Note : The graph above represents the evolution of the number of games played by the two generations over time, after their Gambardella Cup victory. In 2003 (blue curve), some players had already gathered some professional experience. The progression in the number of games is consistent, before gaining in intensity in 2005-2006 (2 to 3 years after the final). After Gourcuff’s departure, the curve returns to normal, before lowering strongly at +4 years, when Bourillon and Faty quit Brittany, leaving only Briand behind them.
In 2008 (Red and Orange curves), the arrival in the first team is happening later, with the players only reaching in Summer 2010 (+2 years) the total already played by the 2003s. A misleading assessment: By including all the Ligue 2 games played during their loan, the players have nearly caught up, in one year, the experience that their 2003 predecessor had acquired in three seasons. The projections made (in dotted lines) according to the number of games played since the beginning of the season, show a constant increase, and nearly equal to the 2003 players’ best score (2005-2006 season). An increase which is destined to be accentuated even more, if Souprayen or Brahimi were to become regular starters.
Finally, except for the only M’Vila, players from the 2008 generation are playing their first full season at Stade Rennais in 2010-2011. An emergence that comes with a two year difference with their from 2003 launched very (too?) early in the first team. If Stade Rennes manages to keep its youngsters – and the club did work this way by extending most of their contracts until 2014 -, they should only be giving the full measure of their potential next season, or during the 2012-2013 season.
Older, and strenghtened by one additional year of Ligue 2 experience, they give much more guarantees than their predecessors. Samuel Souprayen, who is still to complete his breakthrough in the first team, had already shown that he could be a key player in Ligue 2. Enough to create relation of mutual trust between the player and the club, which would have been difficult to instate if he had remained with the reserve squad for one more year.
« I think we are reaching a real turning point, Jérôme Leroy affirmed on 21st December.
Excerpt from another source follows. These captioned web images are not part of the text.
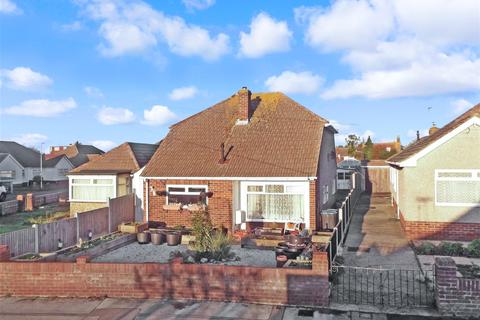 49 Dorothy Drive, Ramsgate, CT12 6TL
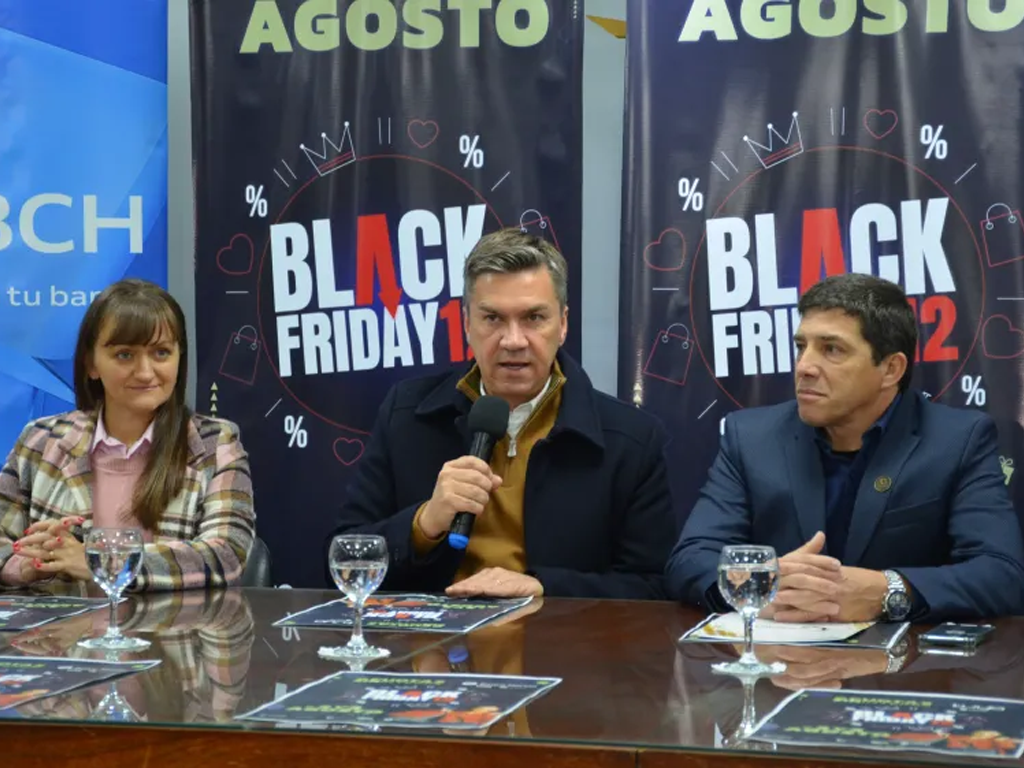 Imagen Noticia
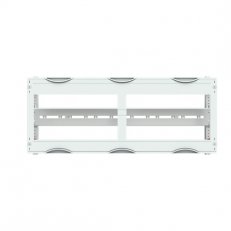 MT336 Modul pro 6x XLP00 proj. ABB 2CPX041301R9999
The potential is there. […] If you keep these youngsters, they are the future at Rennes. Look what Lille has done, they have kept a lot of players since three-four years, and they have become key-players”.
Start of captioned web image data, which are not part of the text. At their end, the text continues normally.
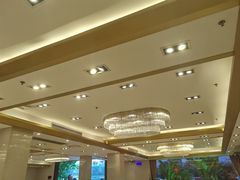 -鹅公村·国家非遗传承(荔湾店)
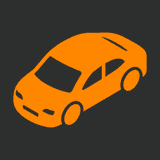 OptiCat Vehicle Part Lookup logo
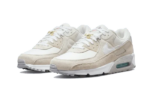 Nike Air Max 90 First Use Cream - vue 2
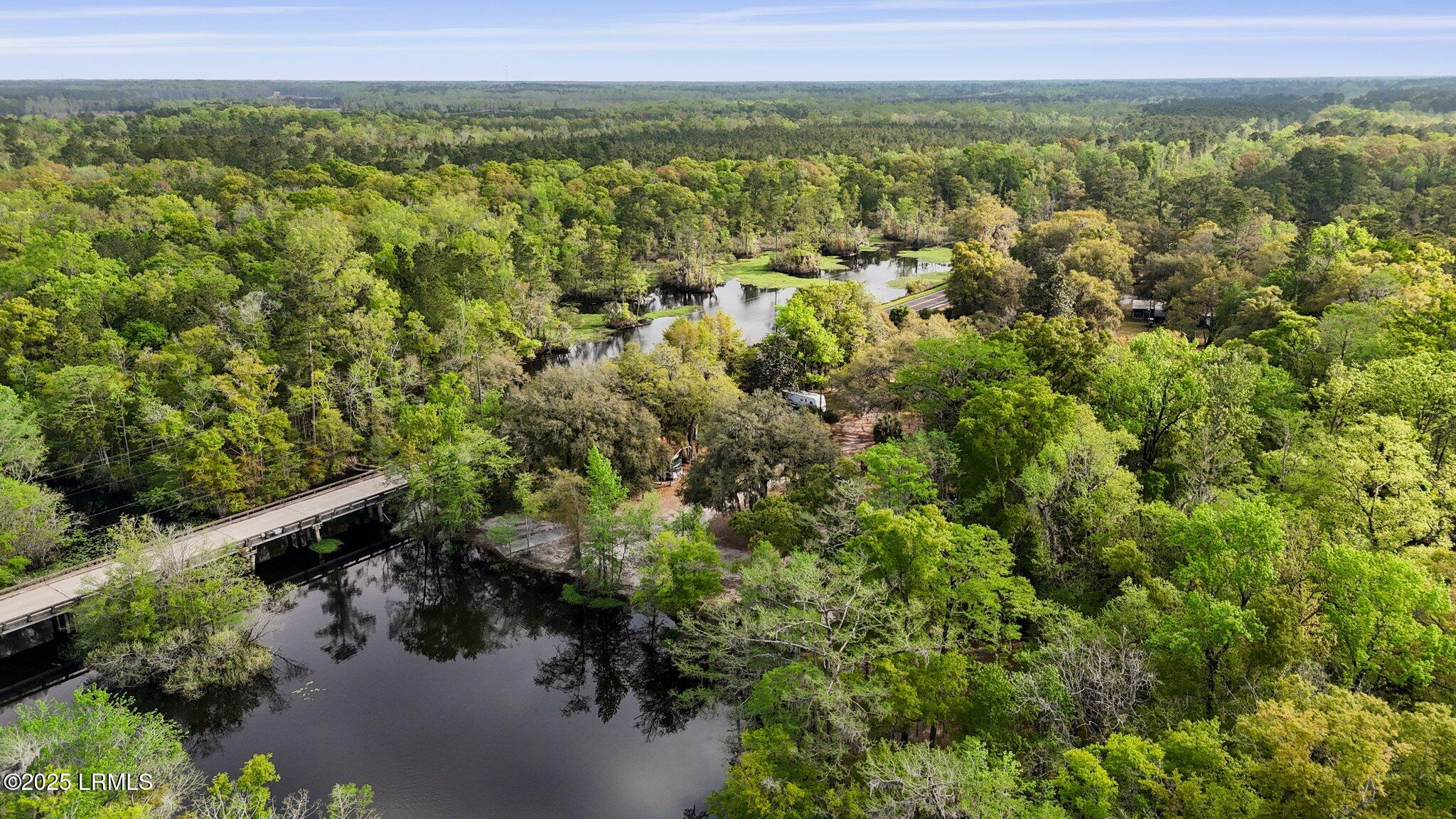 16703 Hendersonville Highway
Off to a good start in the League during this 2010-2011 season, everything seems to be shaping up well for Rennes and its «Gambardella 2008» generation. Better, it seems that this generation is far from having shown all its potential yet. A sign, maybe, that glorious tomorrows are well on their way…
- Photo : Fédération française de football (logo), Spinerod via Wikimédia Commons (Le Toux)
Footnotes[1] The squad for the 2003 final: Chaigneau, Le Toux, Macé (Sorin, 84’), Bourillon, Faty, Dugaz, Mvuemba, Bru, Briand, Gourcuff (Benchenaa, 75’), N’Guéma (Stanger, 84’).
[2] The squad for the 2008 final: Petit, Théophile-Catherine, Louhoungou, Souprayen (cap), Le Marchand, M’Vila, Pajot, Brahimi (Caro, 77’), Lasimant, Le Tallec (Pivaty, 86’), M’Laab (Camara, 64’).